Experts urge low-risk virus patients not to overwhelm hospitals

People at low risk of falling seriously ill with the new coronavirus must do everything possible to avoid overwhelming hospitals, experts have warned.

The nightmare scenario of health authorities around the world involves a sudden explosion of cases that clogs hospitals and health resources.

This is what happened in Wuhan, China where the virus first erupted, with patients lying—and dying—on hospital floors for lack of beds, and health workers crumbling from exhaustion.

The medical experts want to avoid that happening elsewhere and are using social media to tell people, most of whom are not in danger of dying from coronavirus, to #FlattenTheCurve.

“Up to now, people have the impression that this disease poses an individual danger, when in fact the danger is for the population as a whole,” explained Philippe Devos, a Belgian emergency-medicine physician.

“With very rare exceptions, young people are not dying, but when they clog up hospitals that are taking the place of others who will die without proper treatment,” he told AFP.

So far, 80 percent of infections are benign, and the vast majority of fatalities have been among the very elderly already struggling with underlying health problems.

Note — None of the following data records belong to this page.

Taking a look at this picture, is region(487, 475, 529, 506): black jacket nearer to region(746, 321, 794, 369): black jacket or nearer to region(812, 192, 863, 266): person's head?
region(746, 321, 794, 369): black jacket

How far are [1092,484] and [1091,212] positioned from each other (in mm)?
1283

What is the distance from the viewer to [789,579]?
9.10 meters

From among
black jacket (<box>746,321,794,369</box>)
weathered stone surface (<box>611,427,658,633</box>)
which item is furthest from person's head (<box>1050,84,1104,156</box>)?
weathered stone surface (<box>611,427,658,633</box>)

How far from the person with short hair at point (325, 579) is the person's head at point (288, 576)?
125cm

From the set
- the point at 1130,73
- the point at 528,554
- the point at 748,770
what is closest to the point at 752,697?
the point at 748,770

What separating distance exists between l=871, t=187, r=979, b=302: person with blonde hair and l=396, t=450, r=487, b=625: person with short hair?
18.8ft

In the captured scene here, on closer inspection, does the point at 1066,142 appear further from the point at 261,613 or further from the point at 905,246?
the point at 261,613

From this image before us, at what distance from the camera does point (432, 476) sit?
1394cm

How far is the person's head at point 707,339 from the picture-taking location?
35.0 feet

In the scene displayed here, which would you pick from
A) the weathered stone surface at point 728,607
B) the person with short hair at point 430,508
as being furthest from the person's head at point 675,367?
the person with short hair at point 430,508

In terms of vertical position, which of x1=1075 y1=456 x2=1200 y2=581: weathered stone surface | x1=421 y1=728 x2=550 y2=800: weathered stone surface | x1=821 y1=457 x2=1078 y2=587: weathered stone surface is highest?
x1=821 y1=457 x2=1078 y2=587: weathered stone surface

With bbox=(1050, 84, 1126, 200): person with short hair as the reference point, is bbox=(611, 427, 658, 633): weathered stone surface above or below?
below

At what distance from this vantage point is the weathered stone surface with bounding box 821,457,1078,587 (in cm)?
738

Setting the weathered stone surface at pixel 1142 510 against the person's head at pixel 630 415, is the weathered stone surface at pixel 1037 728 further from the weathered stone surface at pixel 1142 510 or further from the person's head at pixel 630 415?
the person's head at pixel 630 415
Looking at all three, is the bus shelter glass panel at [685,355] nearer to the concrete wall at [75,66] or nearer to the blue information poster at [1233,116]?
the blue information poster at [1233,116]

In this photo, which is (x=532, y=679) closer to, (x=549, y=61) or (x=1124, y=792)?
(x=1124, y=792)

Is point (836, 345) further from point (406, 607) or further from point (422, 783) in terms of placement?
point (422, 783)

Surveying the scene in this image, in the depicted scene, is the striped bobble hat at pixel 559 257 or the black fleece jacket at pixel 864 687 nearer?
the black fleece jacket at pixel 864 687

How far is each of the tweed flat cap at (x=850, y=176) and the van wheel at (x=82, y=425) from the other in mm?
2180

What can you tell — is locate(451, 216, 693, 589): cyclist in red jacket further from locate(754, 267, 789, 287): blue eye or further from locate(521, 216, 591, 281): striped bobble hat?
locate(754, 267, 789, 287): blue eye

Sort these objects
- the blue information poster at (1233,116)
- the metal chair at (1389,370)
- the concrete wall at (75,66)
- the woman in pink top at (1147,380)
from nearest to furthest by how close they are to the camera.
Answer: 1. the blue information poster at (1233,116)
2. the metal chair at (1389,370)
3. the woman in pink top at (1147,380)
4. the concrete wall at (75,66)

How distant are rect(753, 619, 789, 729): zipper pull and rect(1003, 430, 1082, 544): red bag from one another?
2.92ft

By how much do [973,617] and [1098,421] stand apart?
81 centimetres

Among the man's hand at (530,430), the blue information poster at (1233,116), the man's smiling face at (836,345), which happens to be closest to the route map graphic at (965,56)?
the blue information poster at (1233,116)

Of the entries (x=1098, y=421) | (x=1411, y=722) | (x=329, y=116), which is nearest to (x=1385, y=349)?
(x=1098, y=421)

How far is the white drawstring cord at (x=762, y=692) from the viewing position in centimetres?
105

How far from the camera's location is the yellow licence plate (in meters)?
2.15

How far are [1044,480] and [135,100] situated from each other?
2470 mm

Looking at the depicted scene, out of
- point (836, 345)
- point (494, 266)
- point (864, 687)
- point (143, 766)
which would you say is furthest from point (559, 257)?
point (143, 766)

“Every day we can slow down the epidemic is another day hospitals can prepare themselves for cases,” World Health Organization head Tedros Adhanom Ghebreyesus has said on several occasions.

‘Fires blazing’

The progression of infection—known at an epidemic curve—unfolds in three phases corresponding to the rise, peak and decline in the number of cases.

Currently, most countries outside China are in Phase One.

“The longer we can stay in Phase One, the better we can prepare Phase Two,” said Siouxsie Wiles, an associate professor at the University of Auckland.

During Phase Two, holding the number of new cases each day to a minimum— keeping the epidemic curve as flat as possible—is critical.

“Think of COVID-19 as several fires blazing away, with embers shooting off in all directions,” said Wiles.

“Our goal is to stop those embers from turning into another blazing fire.”

Hospitals scrambling to cope with the virus outbreak are hard-put to handle their normal caseload, especially when personnel come down with virus too.

More than 3,300 doctors, nurses and hospital staff in China have been infected with the virus, and at least 13 have died, according to official statistics as of March 4.

“Because of these double whammy—more work with less health workers—patients with serious illnesses will no longer be treated as quickly, and stand a higher risk of dying,” said Devos.

In Italy—the worst-hit country outside China, with more than 10,000 confirmed cases and 631 deaths—front-line healthcare workers have already been forced into triage.

“We decide on the basis of age and health status, as in a war-time situation,” anaesthesiologist Christian Salaroli told the Il Corriere della Sera newspaper.

“Because there is a gap between the number of intensive-care beds and the critically ill, not everyone can be hooked up,” he added.

“If someone between 80 and 95 has serious respiratory failure, it is likely that we won’t be able to follow up.”

#FlattenTheCurve

Doctors and health officials around the world have taken to Facebook and Twitter to promote daily habits that can hold infection rates down, using the hashtag #FlattenTheCurve.

The most important, they say, are washing hands, avoiding unneccessary physical contact (such as shaking hands), coughing in the crook of one’s elbow, and self-isolating when infected.

If the same number of cases are spread over a longer time period, health systems stand a better chance of being able to cope.

With over 1,600 cases and 30 deaths attributed to COVID-19 as of Tuesday, France is “preparing intensive-care units” for a surge of new cases, said health minister Olivier Veran.

Even in normal times, some physicians—once every few years—have been in the unenviable position of deciding who among two or more patients is going to get the last bed in an intensive-care unit.

With the new coronavirus, “that situation is certainly going to arise,” Devos told AFP. “But we want to make sure that such a period lasts a few days, not a few weeks.”

Which is why, he insisted, everyone must adapt their behaviour in ways that minimise the risk of the virus spreading.